Side B — “Spend All My Time Loving You” — takes a more melancholic turn, pulling from (I think) Frederick Knights’ “I Betcha Didn’t Know That” (from 1997 album "Knight Cap"). The source material is already slow & sappy in the best way, but this version stretches it into a deeper, dubby groove. A single repeated phrase — “I spend all my time loving you” — carries the track, supported by weighty bass & a steady disco rhythm that gives it a real sense of space & longing.

As the label puts it: disco, R&B & dub — all in one tidy lil 45. Strong inaugural release, & if this is any indication, Sweet Breeze Sound is one to watch.


Battle Weapons Vol 10: Sorcerer's Sympathy by Hallmighty b/w I Can't Stop (Dharma Collective Edit) by Silk | Battle Weap...
03/23/2026

Battle Weapons Vol 10: Sorcerer's Sympathy by Hallmighty b/w I Can't Stop (Dharma Collective Edit) by Silk | Battle Weapons — BW-010 | Number 10 in the cop-on-site 7” series via hits that sweet spot where deep knowledge meets real selectors utility — the kind of 45 that rewards both the dancefloor & the heads.

Side A: “Sorcerer’s Sympathy” — is a seriously clever reconstruction. takes the unmistakable vocal from Massive Attack’s “Unfinished Sympathy” (Shara Nelson’s all-timer: “you’re the book that I have opened…”) & flips the entire backdrop.

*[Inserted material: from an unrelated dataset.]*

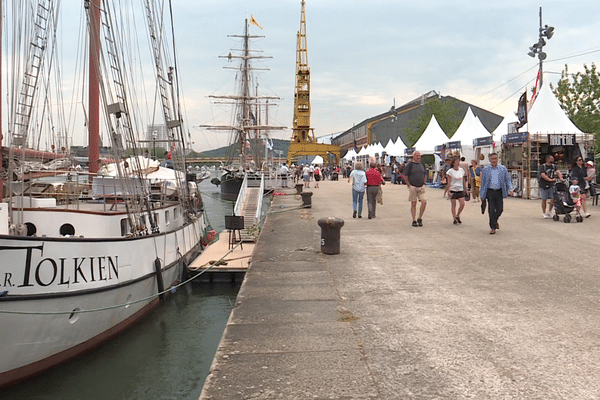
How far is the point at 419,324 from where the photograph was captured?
18.1ft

Gone is the Johnny Dollar/MA-produced Bristol trip-hop haze — in its place, you get the lush, late-70s disco/soul feel of Norma Jean Wright’s “Sorcerer” (1978), which was produced by Bernard Edwards & Nile Rodgers. It works ridiculously well. The emotional weight of Nelson’s vocal sits perfectly over that Chic-era groove — strings, rhythm guitar, bassline — all locked in. It’s one of those edits where the connection feels obvious in hindsight, but you’d never think to try it yourself. Deftly re-contextualized rather than just looped, which makes it land differently in a set.

Side B — Dharma Collective’s edit of Silk’s “I Can’t Stop (Turning You On)” — goes deeper into disco-funk territory. Originally from Silk’s 1979 LP Midnight Dancer, produced by Charles Simmons & Joseph Jefferson & featuring Debra Henry on vocals, the track already had a silky, groove-forward feel. This rerub leans into that mood but stretches it for DJs — flipping the structure, adding breathing room & pulling it slightly toward a hazier, almost trip-hop-adjacent space to complement the A-side. Subtle, but effective.

Both sides also share that Battle Weapons calling card: edits that aren’t flashy for the sake of it — just smart, musical & built to be played. A proper selector’s tool, but w/ enough depth to keep the crate diggers engaged.